** Begin PROVIDED TEXT **

Page MenuHomePhabricator

Increase trusted volunteer's visibility into production incidents
Open, Needs TriagePublicFeature

Description

Steps to replicate the issue (include links if applicable):

  • Become a trusted volunteer
  • See reports for X happening (or happened yesterday)
  • Be unable to have any visible insight into the production incident process

What happens?:
https://lists.wikimedia.org/hyperkitty/list/wikitech-l@lists.wikimedia.org/message/GUGCSE7JKQNSXWKCFHPCXEL7BLAVRTD6/

What should have happened instead?:

Not sure what the solution is here, but I need to be more open, especially to trusted volunteers who clearly are not adversaries here. At the very minimum:

  • Volunteers should be able to confirm or deny the presence of production incidents (to give an example, I've had reports of people seeing a "too many requests" screen; is that a collateral to a misconfiguration or just anti-abuse working as intended? Should I file a bug ?)
  • Be able to see why a specific incident occurred and whether it was resolved. We (the community) are stakeholders in the process and do deserve to know if major outages are being caused by scrapers, by faulty code, etc.

** End PROVIDED TEXT **
** Begin DATASET EXTRACT **

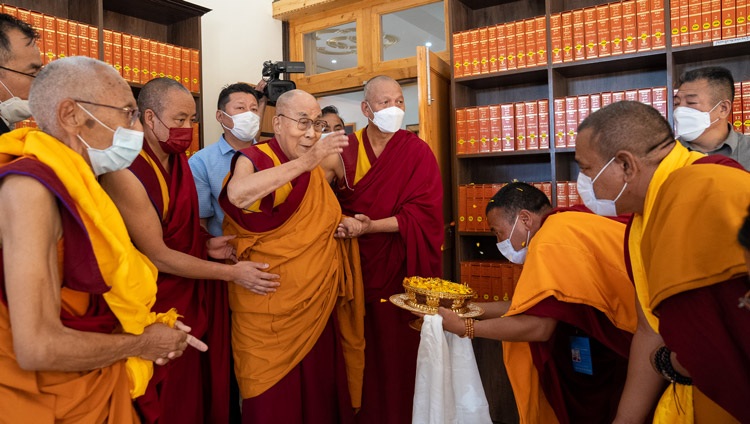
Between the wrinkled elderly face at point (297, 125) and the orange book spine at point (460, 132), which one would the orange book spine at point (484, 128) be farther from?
the wrinkled elderly face at point (297, 125)

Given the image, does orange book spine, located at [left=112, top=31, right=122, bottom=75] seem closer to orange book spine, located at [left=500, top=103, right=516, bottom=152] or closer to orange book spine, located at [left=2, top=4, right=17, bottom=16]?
orange book spine, located at [left=2, top=4, right=17, bottom=16]

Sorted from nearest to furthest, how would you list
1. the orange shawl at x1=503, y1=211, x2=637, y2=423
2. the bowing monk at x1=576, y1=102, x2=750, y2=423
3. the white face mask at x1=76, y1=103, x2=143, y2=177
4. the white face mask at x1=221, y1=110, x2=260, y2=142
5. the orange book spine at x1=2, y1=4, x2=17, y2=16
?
the bowing monk at x1=576, y1=102, x2=750, y2=423, the white face mask at x1=76, y1=103, x2=143, y2=177, the orange shawl at x1=503, y1=211, x2=637, y2=423, the white face mask at x1=221, y1=110, x2=260, y2=142, the orange book spine at x1=2, y1=4, x2=17, y2=16

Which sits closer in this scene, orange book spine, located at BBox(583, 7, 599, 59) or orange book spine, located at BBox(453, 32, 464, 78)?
orange book spine, located at BBox(583, 7, 599, 59)

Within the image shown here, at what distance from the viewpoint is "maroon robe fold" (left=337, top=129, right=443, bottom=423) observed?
2.55 m

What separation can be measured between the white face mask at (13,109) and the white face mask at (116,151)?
0.88 meters

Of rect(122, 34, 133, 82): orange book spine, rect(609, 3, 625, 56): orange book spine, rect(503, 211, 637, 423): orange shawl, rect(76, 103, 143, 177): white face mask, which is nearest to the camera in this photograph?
rect(76, 103, 143, 177): white face mask

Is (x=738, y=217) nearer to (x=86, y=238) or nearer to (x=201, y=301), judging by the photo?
(x=86, y=238)

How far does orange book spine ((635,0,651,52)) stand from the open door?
51.7 inches

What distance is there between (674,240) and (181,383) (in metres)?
1.76

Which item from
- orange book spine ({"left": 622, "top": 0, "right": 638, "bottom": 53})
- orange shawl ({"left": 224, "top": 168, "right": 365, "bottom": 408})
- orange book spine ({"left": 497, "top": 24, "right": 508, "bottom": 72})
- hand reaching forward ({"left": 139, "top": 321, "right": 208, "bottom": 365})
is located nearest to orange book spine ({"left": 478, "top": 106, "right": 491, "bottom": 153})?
orange book spine ({"left": 497, "top": 24, "right": 508, "bottom": 72})

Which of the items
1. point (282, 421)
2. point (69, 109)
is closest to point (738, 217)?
point (69, 109)

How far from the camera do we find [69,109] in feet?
4.21

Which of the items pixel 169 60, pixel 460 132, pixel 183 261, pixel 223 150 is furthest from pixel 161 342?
pixel 460 132

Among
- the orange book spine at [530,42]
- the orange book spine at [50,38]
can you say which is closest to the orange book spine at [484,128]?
the orange book spine at [530,42]
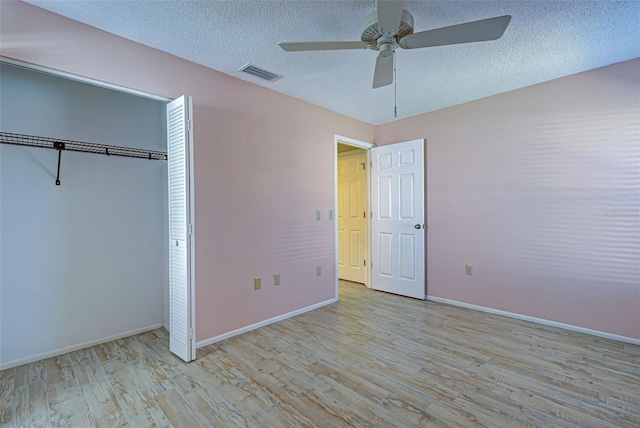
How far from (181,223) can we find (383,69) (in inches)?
75.1

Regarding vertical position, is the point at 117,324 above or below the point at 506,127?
below

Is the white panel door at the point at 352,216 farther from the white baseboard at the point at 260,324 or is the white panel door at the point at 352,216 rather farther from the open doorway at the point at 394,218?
the white baseboard at the point at 260,324

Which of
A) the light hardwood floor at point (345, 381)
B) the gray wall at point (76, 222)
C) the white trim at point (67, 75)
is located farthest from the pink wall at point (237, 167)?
the gray wall at point (76, 222)

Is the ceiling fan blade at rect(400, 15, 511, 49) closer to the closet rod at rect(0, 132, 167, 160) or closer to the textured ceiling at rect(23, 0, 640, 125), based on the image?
the textured ceiling at rect(23, 0, 640, 125)

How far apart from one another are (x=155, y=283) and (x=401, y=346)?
2485 millimetres

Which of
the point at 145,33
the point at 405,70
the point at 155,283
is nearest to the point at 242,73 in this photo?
the point at 145,33

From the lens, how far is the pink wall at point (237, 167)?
1983mm

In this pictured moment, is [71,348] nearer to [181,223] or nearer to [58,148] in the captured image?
[181,223]

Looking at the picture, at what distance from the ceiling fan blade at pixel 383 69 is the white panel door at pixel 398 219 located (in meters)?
1.84

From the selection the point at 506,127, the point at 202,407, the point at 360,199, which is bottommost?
the point at 202,407

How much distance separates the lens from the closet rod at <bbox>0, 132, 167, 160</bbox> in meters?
2.27

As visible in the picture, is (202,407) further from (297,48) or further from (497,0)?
(497,0)

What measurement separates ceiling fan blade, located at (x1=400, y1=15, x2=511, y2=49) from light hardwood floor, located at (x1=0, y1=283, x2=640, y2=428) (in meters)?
2.15

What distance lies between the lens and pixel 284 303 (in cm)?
328
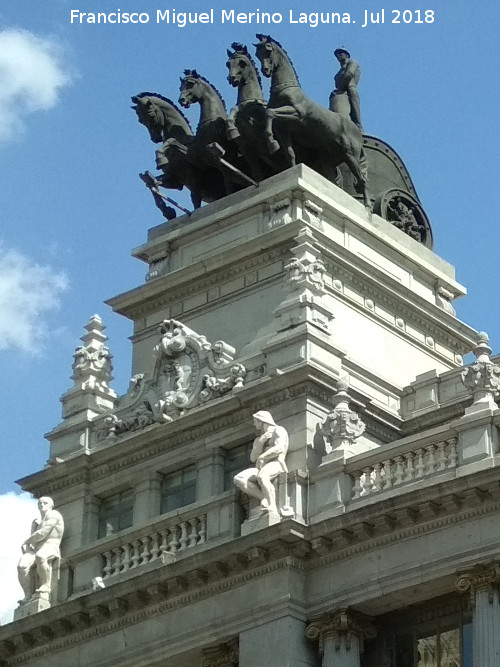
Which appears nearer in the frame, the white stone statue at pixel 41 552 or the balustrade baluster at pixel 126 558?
the balustrade baluster at pixel 126 558

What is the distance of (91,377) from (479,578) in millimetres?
14380

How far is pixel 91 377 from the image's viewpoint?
5391 centimetres

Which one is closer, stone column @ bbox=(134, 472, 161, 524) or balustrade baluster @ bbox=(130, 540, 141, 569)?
balustrade baluster @ bbox=(130, 540, 141, 569)

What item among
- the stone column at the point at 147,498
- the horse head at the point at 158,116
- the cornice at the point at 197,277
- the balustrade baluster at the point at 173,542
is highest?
the horse head at the point at 158,116

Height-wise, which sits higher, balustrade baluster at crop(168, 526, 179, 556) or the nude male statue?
the nude male statue

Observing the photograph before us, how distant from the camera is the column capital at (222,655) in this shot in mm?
45969

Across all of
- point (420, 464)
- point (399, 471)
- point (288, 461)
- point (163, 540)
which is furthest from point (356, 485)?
point (163, 540)

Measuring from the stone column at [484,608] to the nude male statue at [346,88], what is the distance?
57.8 ft

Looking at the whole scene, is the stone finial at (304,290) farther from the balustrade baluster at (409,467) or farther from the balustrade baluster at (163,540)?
the balustrade baluster at (163,540)

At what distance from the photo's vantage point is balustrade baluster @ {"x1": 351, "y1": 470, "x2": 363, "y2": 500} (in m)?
45.7

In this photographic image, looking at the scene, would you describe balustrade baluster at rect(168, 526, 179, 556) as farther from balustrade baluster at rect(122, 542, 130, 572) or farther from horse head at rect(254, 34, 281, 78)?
horse head at rect(254, 34, 281, 78)

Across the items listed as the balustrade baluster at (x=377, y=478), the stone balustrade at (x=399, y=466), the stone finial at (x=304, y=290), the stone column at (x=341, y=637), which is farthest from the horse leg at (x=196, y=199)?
the stone column at (x=341, y=637)

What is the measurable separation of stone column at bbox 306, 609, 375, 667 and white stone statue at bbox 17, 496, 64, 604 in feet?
26.9

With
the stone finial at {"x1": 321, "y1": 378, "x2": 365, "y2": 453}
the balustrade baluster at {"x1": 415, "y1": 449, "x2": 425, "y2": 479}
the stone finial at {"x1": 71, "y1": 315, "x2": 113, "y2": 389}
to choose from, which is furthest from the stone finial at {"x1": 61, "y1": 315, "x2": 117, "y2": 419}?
the balustrade baluster at {"x1": 415, "y1": 449, "x2": 425, "y2": 479}
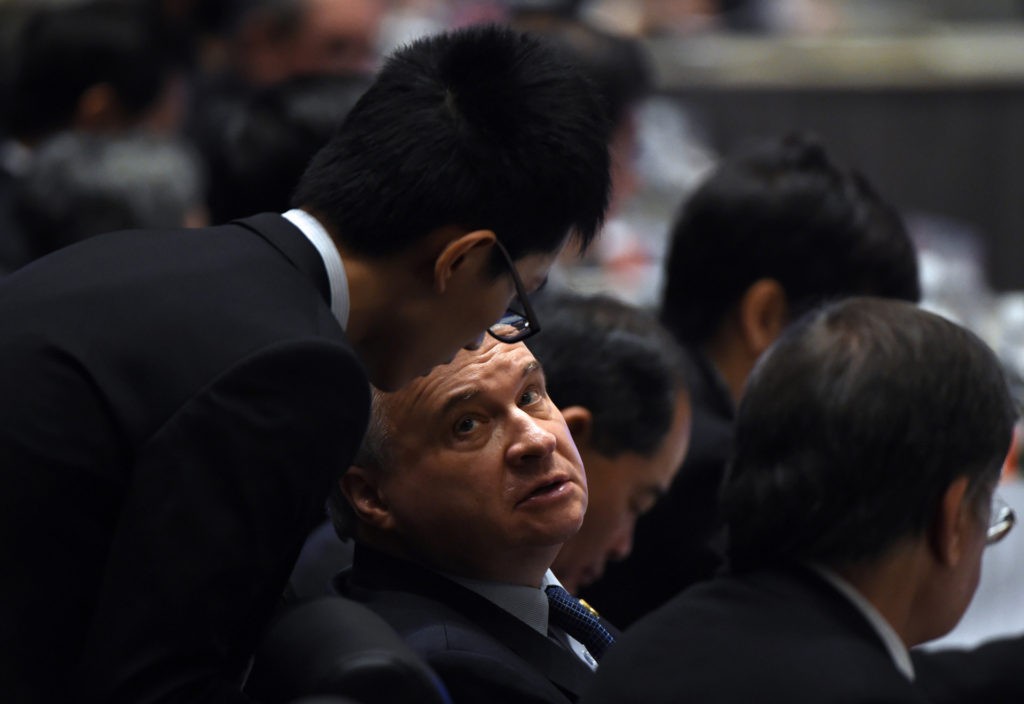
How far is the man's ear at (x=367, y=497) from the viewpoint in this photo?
6.19 ft

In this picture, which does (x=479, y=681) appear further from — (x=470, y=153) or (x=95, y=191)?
(x=95, y=191)

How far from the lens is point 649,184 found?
17.0 feet

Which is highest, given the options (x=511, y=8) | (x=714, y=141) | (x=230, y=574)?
(x=230, y=574)

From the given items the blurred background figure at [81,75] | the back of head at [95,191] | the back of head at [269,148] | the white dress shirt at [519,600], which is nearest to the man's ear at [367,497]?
the white dress shirt at [519,600]

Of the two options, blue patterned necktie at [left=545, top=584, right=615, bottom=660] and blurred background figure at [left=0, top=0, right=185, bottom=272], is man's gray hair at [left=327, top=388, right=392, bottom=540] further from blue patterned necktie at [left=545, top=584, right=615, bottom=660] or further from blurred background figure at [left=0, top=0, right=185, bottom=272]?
blurred background figure at [left=0, top=0, right=185, bottom=272]

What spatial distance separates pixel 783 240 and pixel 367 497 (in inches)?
44.5

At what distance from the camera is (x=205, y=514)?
1.42m

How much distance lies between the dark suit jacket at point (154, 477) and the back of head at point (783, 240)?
1.41 m

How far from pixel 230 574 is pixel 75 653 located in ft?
0.55

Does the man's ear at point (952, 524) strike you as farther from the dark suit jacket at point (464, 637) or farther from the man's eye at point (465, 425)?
the man's eye at point (465, 425)

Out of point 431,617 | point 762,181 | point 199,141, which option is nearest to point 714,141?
point 199,141

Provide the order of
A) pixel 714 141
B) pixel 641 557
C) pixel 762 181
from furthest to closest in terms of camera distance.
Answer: pixel 714 141
pixel 762 181
pixel 641 557

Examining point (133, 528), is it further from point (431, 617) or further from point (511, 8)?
point (511, 8)

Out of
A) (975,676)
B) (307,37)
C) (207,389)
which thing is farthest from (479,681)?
(307,37)
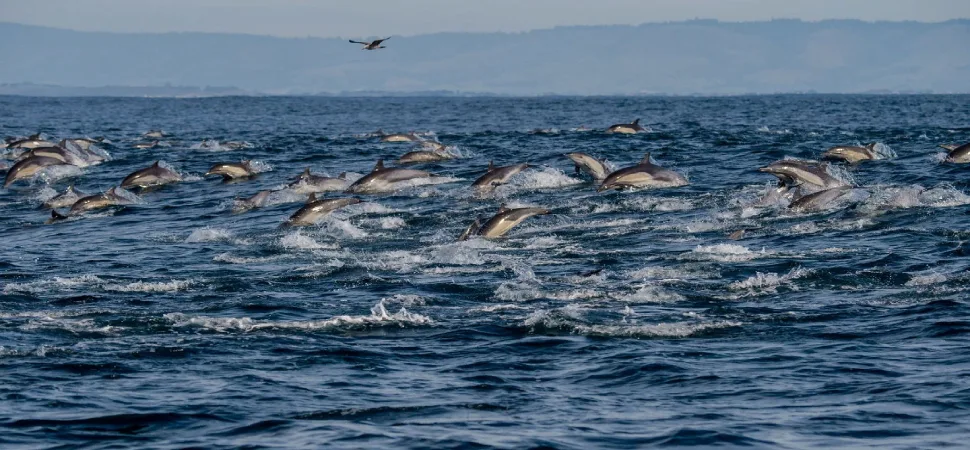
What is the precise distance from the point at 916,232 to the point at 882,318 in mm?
6374

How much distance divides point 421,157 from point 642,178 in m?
10.7

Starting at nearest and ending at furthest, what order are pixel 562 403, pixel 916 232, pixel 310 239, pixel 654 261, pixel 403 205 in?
pixel 562 403 → pixel 654 261 → pixel 916 232 → pixel 310 239 → pixel 403 205

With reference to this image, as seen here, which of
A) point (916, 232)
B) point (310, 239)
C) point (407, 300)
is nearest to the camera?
point (407, 300)

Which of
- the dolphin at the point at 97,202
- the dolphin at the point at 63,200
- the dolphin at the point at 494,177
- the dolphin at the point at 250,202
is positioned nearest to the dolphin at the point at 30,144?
the dolphin at the point at 63,200

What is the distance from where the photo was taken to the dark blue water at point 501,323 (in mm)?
11148

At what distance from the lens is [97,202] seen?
92.0ft

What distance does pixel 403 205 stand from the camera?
26594 mm

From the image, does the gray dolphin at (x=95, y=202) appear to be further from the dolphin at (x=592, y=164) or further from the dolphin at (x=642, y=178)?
the dolphin at (x=642, y=178)

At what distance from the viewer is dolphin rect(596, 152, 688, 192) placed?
2703cm

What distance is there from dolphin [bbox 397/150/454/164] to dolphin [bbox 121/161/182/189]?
230 inches

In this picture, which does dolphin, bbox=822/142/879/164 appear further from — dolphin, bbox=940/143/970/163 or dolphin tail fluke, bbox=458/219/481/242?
dolphin tail fluke, bbox=458/219/481/242

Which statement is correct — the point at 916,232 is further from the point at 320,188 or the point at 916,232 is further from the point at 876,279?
the point at 320,188

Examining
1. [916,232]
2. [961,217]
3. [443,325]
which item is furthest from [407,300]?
[961,217]

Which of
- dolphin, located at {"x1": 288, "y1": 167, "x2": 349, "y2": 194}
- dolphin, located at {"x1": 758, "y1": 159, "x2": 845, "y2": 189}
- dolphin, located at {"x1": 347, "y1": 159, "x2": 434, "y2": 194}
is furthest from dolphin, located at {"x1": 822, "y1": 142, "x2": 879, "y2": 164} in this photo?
dolphin, located at {"x1": 288, "y1": 167, "x2": 349, "y2": 194}
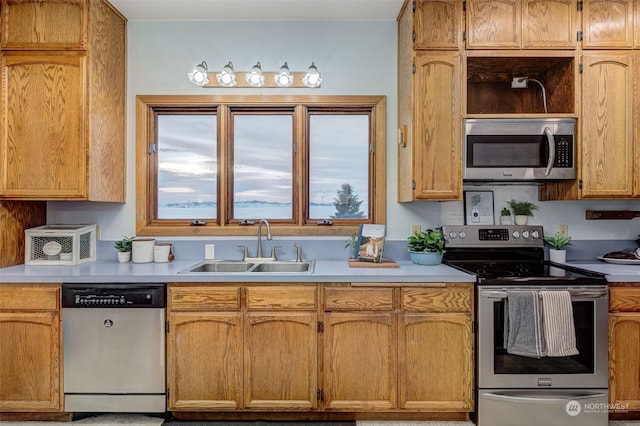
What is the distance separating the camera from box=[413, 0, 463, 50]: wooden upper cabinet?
95.7 inches

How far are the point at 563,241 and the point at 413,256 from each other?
1097 millimetres

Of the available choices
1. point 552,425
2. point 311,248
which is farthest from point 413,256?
point 552,425

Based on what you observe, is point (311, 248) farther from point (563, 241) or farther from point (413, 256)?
point (563, 241)

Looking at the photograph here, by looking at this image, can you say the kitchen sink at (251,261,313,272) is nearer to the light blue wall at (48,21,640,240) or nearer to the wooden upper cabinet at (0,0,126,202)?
the light blue wall at (48,21,640,240)

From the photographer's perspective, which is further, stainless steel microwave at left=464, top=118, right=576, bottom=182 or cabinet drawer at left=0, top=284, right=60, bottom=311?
stainless steel microwave at left=464, top=118, right=576, bottom=182

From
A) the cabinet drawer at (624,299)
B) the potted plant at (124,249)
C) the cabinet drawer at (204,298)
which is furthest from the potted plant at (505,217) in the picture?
the potted plant at (124,249)

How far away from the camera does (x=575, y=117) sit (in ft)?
7.98

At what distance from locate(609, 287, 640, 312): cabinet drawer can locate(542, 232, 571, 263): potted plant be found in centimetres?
52

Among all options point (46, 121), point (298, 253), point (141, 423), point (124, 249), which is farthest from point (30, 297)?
point (298, 253)

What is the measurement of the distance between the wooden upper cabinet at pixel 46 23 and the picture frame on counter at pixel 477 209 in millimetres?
2792

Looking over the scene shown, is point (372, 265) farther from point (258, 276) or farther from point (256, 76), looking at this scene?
point (256, 76)

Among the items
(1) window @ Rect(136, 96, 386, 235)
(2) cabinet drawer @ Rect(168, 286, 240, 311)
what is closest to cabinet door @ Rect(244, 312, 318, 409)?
(2) cabinet drawer @ Rect(168, 286, 240, 311)

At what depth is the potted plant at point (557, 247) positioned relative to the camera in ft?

** End DATASET EXTRACT **

**SET TASK**
Rewrite the Phabricator task above between "Page MenuHomePhabricator" and "(or happened yesterday)", inclusive, with "visibility" changed to "access".

**TASK OUTPUT**
Page MenuHomePhabricator

Increase trusted volunteer's access into production incidents
Open, Needs TriagePublicFeature

Description

Steps to replicate the issue (include links if applicable):

  • Become a trusted volunteer
  • See reports for X happening (or happened yesterday)